**WRITTEN REQUEST 1:** In the financial statement notes, which two rating services rated the auction rate securities at the time of purchase?
**WRITTEN REQUEST 2:** Repeat everything in the financial statement notes from "The Company’s investments in" down to "for possible downgrade.".

**DOCUMENT EXCERPT:**
NOTES TO CONSOLIDATED FINANCIAL STATEMENTS — (Continued)
 
The Company’s investments in auction rate securities represent interests in collateralized debt obligations supported by preferred equity securities of small to medium sized insurance companies and financial institutions and asset backed capital commitment securities supported by high grade, short term commercial paper and a put option from a monoline insurance company. These auction rate securities were rated AAA/Aaa or AA/Aa by Standard & Poors and Moody’s rating services at the time of purchase and their ratings have not changed as of December 31, 2007. With regards to the asset backed capital commitment securities, both rating agencies have placed the issuer’s ratings under review for possible downgrade.
 
As issuers and counterparties to the Company’s investments announce financial results in the coming quarters, it is possible that the Company may record additional losses and realize losses that are currently unrealized. The Company will continue to monitor its investments for substantive changes in relevant market conditions, substantive changes in the financial condition and performance of the investments’ issuers and other substantive changes in these investments.

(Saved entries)
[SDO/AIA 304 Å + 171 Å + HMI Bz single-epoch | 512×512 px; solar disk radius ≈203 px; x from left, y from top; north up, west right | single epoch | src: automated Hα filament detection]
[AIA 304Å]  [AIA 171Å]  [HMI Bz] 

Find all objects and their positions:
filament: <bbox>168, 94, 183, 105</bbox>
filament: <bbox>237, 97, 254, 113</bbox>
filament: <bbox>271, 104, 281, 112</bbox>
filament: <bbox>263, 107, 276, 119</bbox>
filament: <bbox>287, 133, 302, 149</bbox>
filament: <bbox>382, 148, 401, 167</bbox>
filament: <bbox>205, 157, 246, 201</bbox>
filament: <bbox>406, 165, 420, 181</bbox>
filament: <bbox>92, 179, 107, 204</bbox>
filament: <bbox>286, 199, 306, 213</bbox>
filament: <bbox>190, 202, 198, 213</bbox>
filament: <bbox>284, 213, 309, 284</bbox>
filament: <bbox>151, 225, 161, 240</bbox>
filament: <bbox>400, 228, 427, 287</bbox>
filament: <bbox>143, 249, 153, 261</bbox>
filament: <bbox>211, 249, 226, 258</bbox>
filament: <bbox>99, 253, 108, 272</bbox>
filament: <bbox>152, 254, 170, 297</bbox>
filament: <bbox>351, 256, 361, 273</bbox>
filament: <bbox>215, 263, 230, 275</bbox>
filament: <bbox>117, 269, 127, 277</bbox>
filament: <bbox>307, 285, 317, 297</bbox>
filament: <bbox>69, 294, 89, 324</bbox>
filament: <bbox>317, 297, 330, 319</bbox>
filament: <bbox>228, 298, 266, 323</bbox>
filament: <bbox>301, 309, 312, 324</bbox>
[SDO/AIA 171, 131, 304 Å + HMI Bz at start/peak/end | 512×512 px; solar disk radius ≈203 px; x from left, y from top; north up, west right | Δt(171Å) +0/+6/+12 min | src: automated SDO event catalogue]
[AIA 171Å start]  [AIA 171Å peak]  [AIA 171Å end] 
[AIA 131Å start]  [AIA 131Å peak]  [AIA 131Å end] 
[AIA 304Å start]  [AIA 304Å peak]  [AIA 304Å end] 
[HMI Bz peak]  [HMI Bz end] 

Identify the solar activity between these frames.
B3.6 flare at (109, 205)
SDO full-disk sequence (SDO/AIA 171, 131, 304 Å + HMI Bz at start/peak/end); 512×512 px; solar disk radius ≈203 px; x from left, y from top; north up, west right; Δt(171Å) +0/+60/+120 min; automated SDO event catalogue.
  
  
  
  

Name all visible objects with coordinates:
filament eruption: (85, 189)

**COMPLETE ANSWER 1:** Standard & Poors and Moody's.

**COMPLETE ANSWER 2:**
The Company’s investments in auction rate securities represent interests in collateralized debt obligations supported by preferred equity securities of small to medium sized insurance companies and financial institutions and asset backed capital commitment securities supported by high grade, short term commercial paper and a put option from a monoline insurance company. These auction rate securities were rated AAA/Aaa or AA/Aa by Standard & Poors and Moody’s rating services at the time of purchase and their ratings have not changed as of December 31, 2007. With regards to the asset backed capital commitment securities, both rating agencies have placed the issuer’s ratings under review for possible downgrade.